Blogging is the heart of any content marketing strategy. Producing your own original content showcases your voice, your knowledge builds trust among your readers and positions you as more than a service provider: it gives your company a personality and your writers as experts.
Once you’ve mastered blogging, guest posting is the next natural step and will do wonders for building your site’s authority and your relationship with other outlets.
But like any other skill, it takes practice and a honed approach to secure the best guest posts.
Here, we’ve put together a master guide to guest posting. It includes:
- Why to devote time to guest posting
- How to craft the perfect pitch
- What to avoid in your pitches
- Guest post etiquette
Reasons to guest post
With packed to-do lists and more than can be done in a day for any marketing team as is, it can be difficult to mentally justify creating content for someone else’s site.
And make no mistake, guest posting undoubtedly takes extra effort. For especially high ranking blogs, finding a topic they’ll accept means combing through their archives, proposing a list of topics and then writing a piece that fits their guidelines.
You might be wondering if guest posting is worth it as part of your marketing strategy.
Short answer: yes.
Securing guest posts on other high quality sites that are in your industry can help raise your profile and boost your website’s rankings. It:
- Showcases your expertise
- Grows your social media following
- Exposes your work/product/services to a new audience
- Increases your website’s domain authority through backlinks (especially with websites with a higher DA)

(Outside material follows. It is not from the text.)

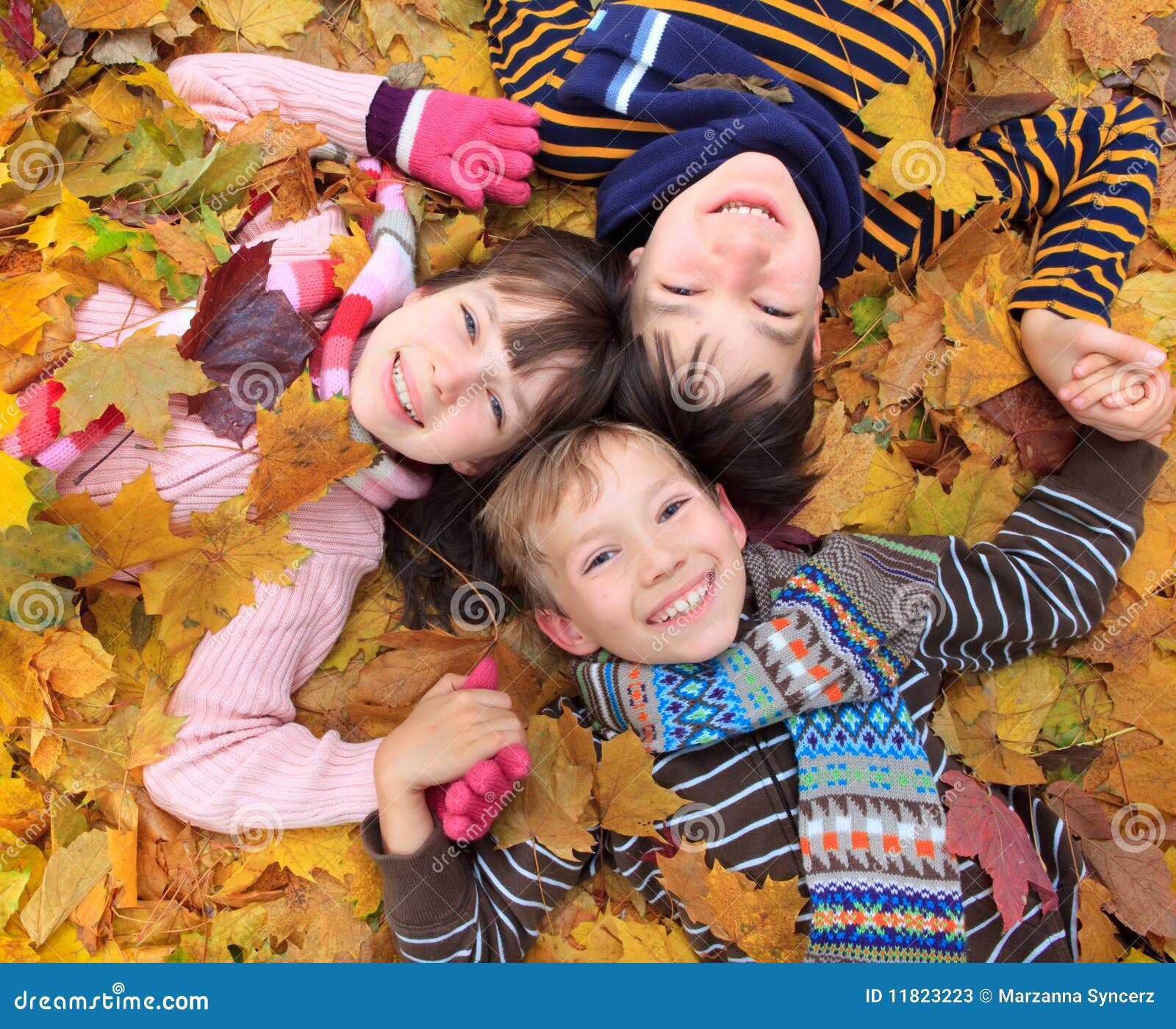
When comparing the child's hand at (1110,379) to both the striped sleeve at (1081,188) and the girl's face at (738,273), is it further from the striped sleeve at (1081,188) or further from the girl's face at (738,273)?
the girl's face at (738,273)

- Strengthens your network with other outlets
Moreover, it carries all the benefits that blogging for your business does.
If you’re new to guest posting, as an independent freelancer or as a content writer, we’ve put together a guide for guest posting.
Good Cold Pitches
Before you can write your stellar guest post, the first step is getting it accepted. And that means getting in with the editors.
If you don’t have a personal connection, you’ll need to go the route of the cold pitch. If that sounds terrifying to you, don’t worry! Most guest posts go through cold-pitching.
A good cold pitch:
Shows You Know the Blog
You can make great time sending out the same generic email to everybody, but an editor will be able to tell if you have.
Marketing blogs each have specific niches, voices, specializations and personalities.
The editors reading your blogs are likely the same ones who spend hours poring over the subject lines, SEO and images you see on the websites you’re aiming to get your words on. They’ll be able to tell if you’ve seen their work.
While you don’t have to go as far as naming your top 3 favorite posts and listing why, you should at least demonstrate that you’re familiar with the topics each site prefers to talk about, or their target audience.
Shows Your Expertise
With droves of writers sending generic emails, editors want to know they’re assigning pieces to writers who know their topic.